Martin Griffiths, the UN special envoy to Yemen, arrived in Sanaa, the Yemeni capital, to renew peace talks between the Houthi rebels and the Saudi-led coalition.
Rabat – Griffith’s previous efforts to end Yemen’s civil war fell through last September, when the Houthi rebels withdrew from talks claiming they were not guaranteed safe passage back to Yemen. On November 16, the envoy said both parties had given “firm assurances” that they are committed to attending peace talks in hope of reaching a workable framework by the end of the year.

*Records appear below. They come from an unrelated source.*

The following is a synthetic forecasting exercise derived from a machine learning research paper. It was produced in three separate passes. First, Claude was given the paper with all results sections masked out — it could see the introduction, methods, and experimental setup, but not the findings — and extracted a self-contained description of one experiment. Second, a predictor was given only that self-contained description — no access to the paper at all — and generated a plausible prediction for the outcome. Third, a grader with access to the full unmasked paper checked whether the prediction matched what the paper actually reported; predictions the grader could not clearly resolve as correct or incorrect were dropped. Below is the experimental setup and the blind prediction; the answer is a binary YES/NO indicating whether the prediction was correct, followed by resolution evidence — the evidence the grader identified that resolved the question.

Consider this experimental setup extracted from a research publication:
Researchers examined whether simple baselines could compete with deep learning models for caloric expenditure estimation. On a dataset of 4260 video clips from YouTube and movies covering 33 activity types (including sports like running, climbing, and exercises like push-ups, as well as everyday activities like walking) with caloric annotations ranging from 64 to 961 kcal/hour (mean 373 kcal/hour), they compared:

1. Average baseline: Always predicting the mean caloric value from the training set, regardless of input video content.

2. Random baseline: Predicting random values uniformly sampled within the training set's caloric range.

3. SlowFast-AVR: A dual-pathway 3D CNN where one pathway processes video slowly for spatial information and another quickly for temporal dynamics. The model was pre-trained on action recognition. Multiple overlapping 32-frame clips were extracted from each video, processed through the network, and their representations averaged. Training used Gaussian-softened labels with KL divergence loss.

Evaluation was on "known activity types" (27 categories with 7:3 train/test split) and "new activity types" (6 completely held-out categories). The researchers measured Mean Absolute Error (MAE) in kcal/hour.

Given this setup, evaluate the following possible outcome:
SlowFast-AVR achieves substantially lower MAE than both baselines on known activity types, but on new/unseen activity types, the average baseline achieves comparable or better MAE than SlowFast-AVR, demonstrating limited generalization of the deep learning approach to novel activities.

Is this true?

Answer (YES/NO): NO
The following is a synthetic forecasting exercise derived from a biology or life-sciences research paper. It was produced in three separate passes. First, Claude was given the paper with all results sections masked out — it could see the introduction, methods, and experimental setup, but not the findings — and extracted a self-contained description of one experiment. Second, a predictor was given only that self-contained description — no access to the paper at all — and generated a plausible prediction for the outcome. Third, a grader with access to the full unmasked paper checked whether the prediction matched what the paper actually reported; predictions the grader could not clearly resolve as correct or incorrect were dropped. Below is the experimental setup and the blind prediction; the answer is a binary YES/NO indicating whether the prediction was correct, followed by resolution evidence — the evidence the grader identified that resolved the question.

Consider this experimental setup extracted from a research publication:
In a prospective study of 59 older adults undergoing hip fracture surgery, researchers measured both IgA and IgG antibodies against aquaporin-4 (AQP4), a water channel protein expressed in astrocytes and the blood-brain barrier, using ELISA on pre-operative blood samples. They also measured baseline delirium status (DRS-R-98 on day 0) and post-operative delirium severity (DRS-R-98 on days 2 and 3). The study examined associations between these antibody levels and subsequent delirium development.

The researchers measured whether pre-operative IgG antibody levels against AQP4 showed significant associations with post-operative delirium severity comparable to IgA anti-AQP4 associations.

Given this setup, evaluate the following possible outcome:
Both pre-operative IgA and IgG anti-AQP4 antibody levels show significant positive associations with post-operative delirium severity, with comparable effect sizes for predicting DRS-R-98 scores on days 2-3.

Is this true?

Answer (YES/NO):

Last week, the Saudi-led coalition ceased a five-month offensive to retake control of the Yemeni port-city of Hodeidah.r Over the weekend, however, fighting flared up again between the two sides. Yemen’s civil war is widely seen as a proxy conflict between Saudi Arabia and Iran who back the Houthi rebels.
Saudi air forces launched at least ten air raids on Houthi strongholds late Monday. The airstrikes were met with artillery fire by Houthi forces. Later on Monday, the Houthi command announced that the group would stop conducting drone and missile attacks on Saudi Arabia, the UAE, and their Yemeni allies.
Hodeidah is one of the few ports leading into rebel-held territory and the Yemeni capital of Sanaa, “some 80 percent of commercial food imports and all UN-supervised humanitarian aid pass through its docks.”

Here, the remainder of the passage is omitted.